Minister for Hotels and Tourism
- In office 30 March 2011 – 27 August 2012
- Succeeded by: Htay Aung

Pyithu Hluttaw MP
- In office 31 January 2011 – 30 March 2011
- Preceded by: Constituency established
- Succeeded by: Mahn Johnny
- Constituency: Myaungmya Township
- Majority: 67,569

Personal details
- Born: 14 September 1956 (age 69) Burma
- Party: Union Solidarity and Development Party (USDP)
- Children: Phyo Ko Ko Tint San
- Occupation: Businessman

= Tint Hsan =

Burmese politician and businessman

Tint Hsan (တင့်ဆန်း, also spelt Tint San; born 14 September 1956) was the Minister for Sports from 2011 to 2016. He owns A.C.E. Group of Companies, a major Burmese construction company.

==Career==
===MP===
In the 2010 general election, Tint Hsan was elected as MP for Pyithu Hluttaw from Myaung Mya Township of Ayeyarwady Region.

===Union Minister===
On 30 March 2011, he was appointed as Union Minister for the Ministry of Sports and the Ministry of Hotels and Tourism. He was in charge of two ministries. In August 2012, he only handled Sports. Minister for Hotels and Tourism was replaced by Htay Aung.

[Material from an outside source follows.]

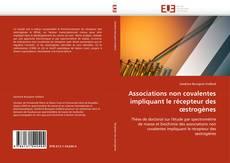 Copertina di Associations non covalentes impliquant le récepteur des œstrogènes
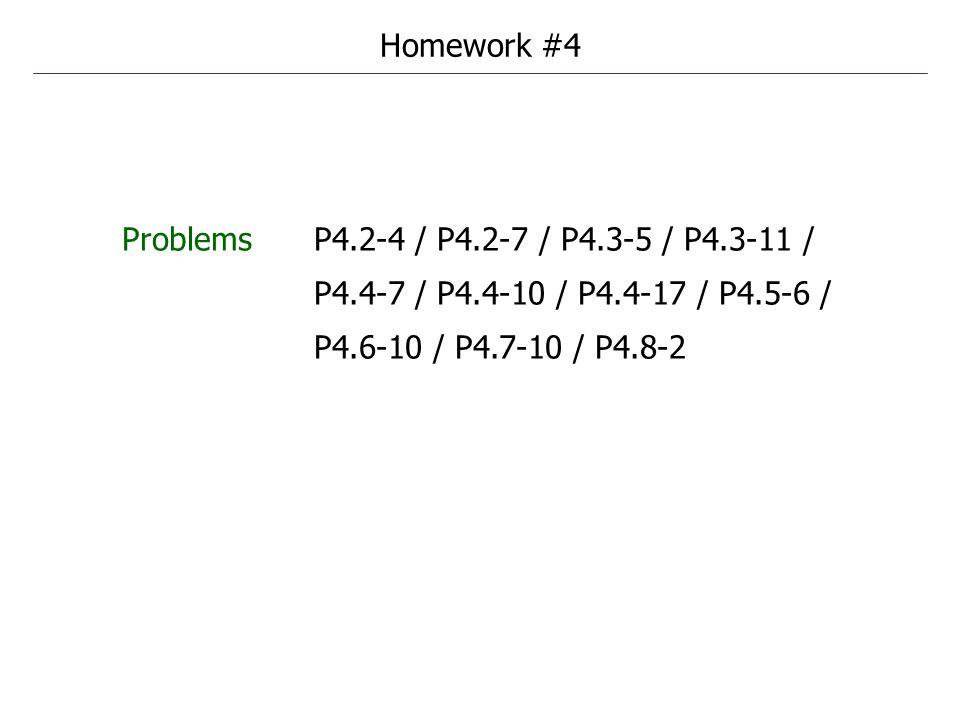 ProblemsP4.2-4 / P4.2-7 / P4.3-5 / P4.3-11 / P4.4-7 / P4.4-10 / P4.4-17 / P4.5-6 / P4.6-10 / P4.7-10 / P4.8-2 Homework #4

He took over the flag of SEAGF in the closing ceremony of the 2011 SEA Games in Indonesia. His biggest achievement as the minister of Sports was hosting the SEA Games. He served as the chairman of the Organization Committee for the 27th SEA Games and the 7th ASEAN Para Games.

==Personal life==
On 15 October 2017, Phyo Ko Ko Tint San (b. 1976), Tint Hsan's son, who serves as the chairman of A.C.E. Group, was arrested for possession of narcotics (methamphetamines and crystal meth) and multiple firearms and ammunition at Nay Pyi Taw International Airport. Additional raids at the ACE Hotel in Naypyidaw, his homes in Naypyidaw and Yangon, and the Yangon ACE Group offices yielded additional ammunition and pistols. In 2017, Tint Hsan's younger son, San Ko Ko Tint San, co-founded 7th Sense Creation, a major film studio in Myanmar.